SOURCE TEXT:
[Start of section]

Day-after thoughts about the third Republican debate, on CNBC:
1) Twenty seconds of greatness from Ted Cruz. In one little bravura passage, Ted Cruz showed how he could have become a collegiate debate champion, gone from Princeton to Harvard Law School, been a Supreme Court clerk and argued cases there, etc.
What usually rings phony about Cruz’s manner, in my “according to me” personal view, is that he is so transparently talking down. He is posturing about things he obviously knows aren’t really true: that Chuck Hagel might be an agent of the North Koreans, that it makes sense to shut down the government, whatever else he is saying now. In this latest debate, he came out for the gold standard! The chance that a Princeton/Harvard graduate in his 40s, whose spouse is a managing partner at Goldman Sachs (on leave), actually believes in a (ruinous) return to the gold standard, is zero.
But in these 20 seconds, Cruz is talking up. He is wittily and precisely distilling the conventional press wisdom about each candidate. From time :30 to :50 of the video below, he is a different person from the one he usually allows us to see.
Suppose he let us see this person more often ...
2) Jeb. Poor Jeb.
I do not recall ever seeing someone who is so un-joyful a campaigner, so manifestly not up for the battle, as poor Jeb Bush. Closest competitors would be the objectively heroic Admiral James Bond Stockdale. (“Who am I? Why am I here?” in 1992.) Or Fred Thompson, sort of the Jeb of the 2008 campaign: expected to cruise through easily, losing heart when he encountered the inevitable rough patches. Running for president is a thousand times harder than most voters can imagine. And a thousand times harder than that. You have to really, really believe, really want it for yourself (and not, say, your family, which includes a father who happens to have been president and an older brother who happens to have been president too).
Poor Jeb. In politics anything can happen, but a comeback at this point would rival the 2004 Red Sox when they were down 3-0 to the Yankees. Can’t figure out who is the Yankees in this comparison.
3) Falsehoods. I can remember back to the antique days when politicians avoided saying things that were, you know, provably false.
Ah, yesteryear. Carly Fiorina barged right ahead saying that 92 percent of the job losses during Obama’s first term involved women. By common sense that cannot possibly be true, and it isn’t. But she said it anyway, and no one cared.
Ben Carson said it was “total propaganda” to say that he was in any way involved with the aloe vera-based nutrition company Mannatech, and in the next sentence mentioned that he gave paid speeches for them, appeared on their web site, and used their products. Let’s not get into the various promises to abolish the Fed and the IRS or Mike Huckabee’s remark that solving the medical-spending issue was easy. “Why don’t we say, ‘Let’s cure the four big cost-driving diseases: diabetes, heart disease, cancer, and Alzheimer’s?”
Good question. Why hasn’t anyone else thought of that? Again the point is, it was just one more “why bother with the facts?” moment of the debate. (See Mike Lofgren on this point.)

[End of section]

DATASET EXCERPTS:
[Start of section]

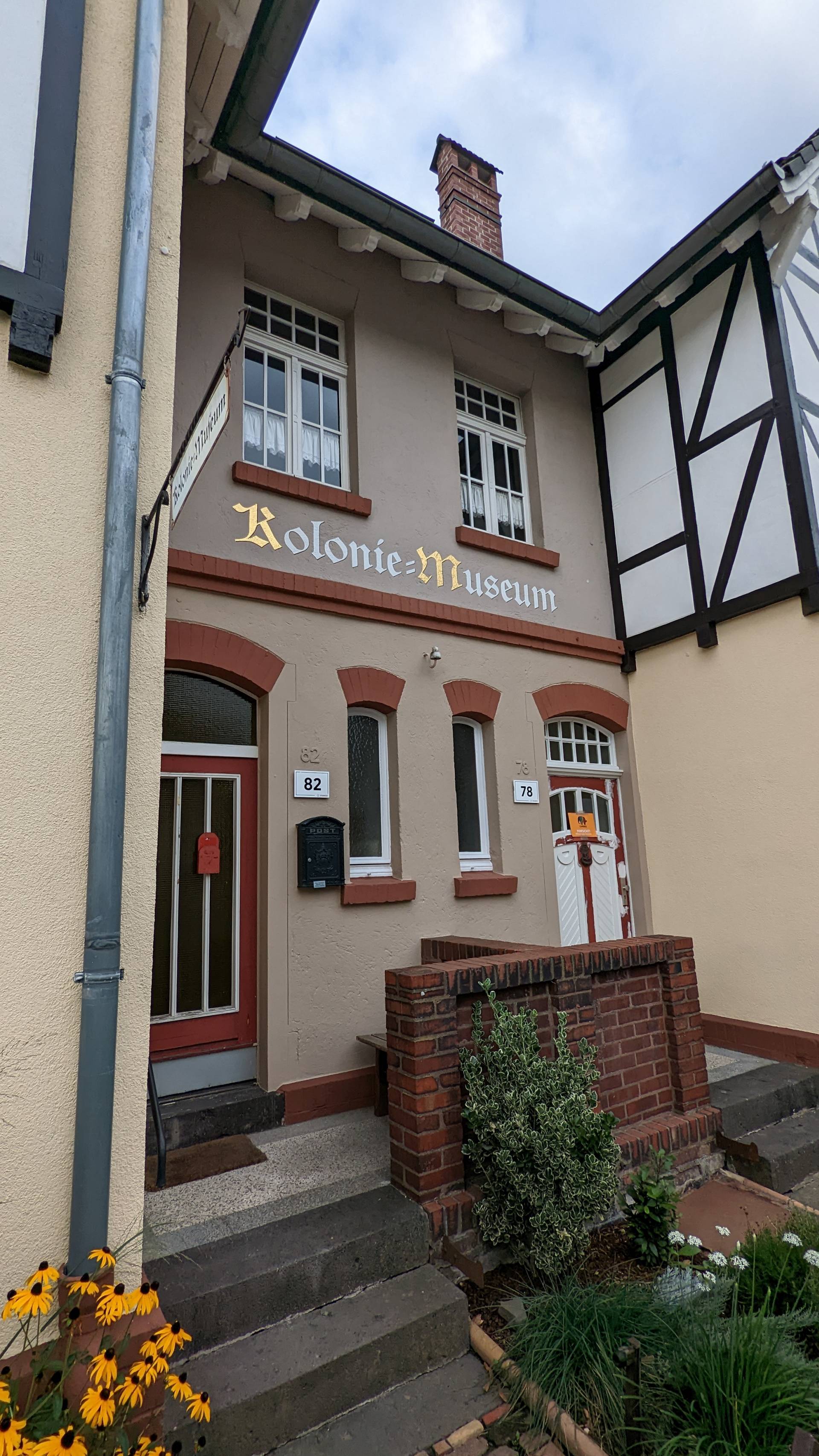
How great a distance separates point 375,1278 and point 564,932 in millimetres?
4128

[End of section]
[Start of section]

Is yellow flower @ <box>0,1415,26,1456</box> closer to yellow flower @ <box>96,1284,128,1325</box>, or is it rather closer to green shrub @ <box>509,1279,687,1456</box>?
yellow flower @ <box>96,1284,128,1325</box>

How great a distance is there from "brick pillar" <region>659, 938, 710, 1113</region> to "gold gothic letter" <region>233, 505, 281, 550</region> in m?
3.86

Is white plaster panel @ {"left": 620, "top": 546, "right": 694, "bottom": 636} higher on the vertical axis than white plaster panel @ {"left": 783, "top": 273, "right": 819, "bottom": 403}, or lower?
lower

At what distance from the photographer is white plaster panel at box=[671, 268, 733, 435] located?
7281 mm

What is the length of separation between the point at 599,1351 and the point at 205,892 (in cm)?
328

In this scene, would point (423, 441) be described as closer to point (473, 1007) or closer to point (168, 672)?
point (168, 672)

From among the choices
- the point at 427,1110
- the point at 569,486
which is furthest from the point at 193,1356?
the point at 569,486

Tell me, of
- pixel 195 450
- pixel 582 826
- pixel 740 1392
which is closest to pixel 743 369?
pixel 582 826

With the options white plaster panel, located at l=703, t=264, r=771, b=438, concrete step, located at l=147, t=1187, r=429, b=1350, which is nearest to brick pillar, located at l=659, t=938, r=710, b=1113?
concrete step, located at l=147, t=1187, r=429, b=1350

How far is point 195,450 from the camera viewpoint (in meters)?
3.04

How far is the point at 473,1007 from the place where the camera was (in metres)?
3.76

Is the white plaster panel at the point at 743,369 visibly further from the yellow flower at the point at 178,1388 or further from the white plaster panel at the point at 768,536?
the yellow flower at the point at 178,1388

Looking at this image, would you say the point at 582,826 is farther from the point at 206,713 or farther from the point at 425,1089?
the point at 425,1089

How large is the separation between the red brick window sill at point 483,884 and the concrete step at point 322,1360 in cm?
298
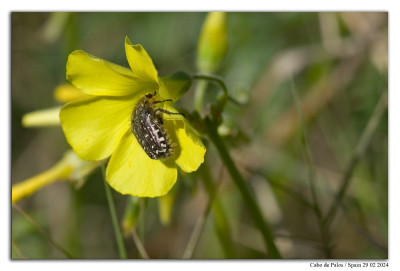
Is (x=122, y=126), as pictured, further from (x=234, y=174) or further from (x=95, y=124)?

[End of section]

REQUIRED ACTION: From the commentary on the third Republican debate, print the passage between "Poor Jeb. In" and "in this comparison.", inclusive.

REPLY TO THE EXERCISE:
Poor Jeb. In politics anything can happen, but a comeback at this point would rival the 2004 Red Sox when they were down 3-0 to the Yankees. Can’t figure out who is the Yankees in this comparison.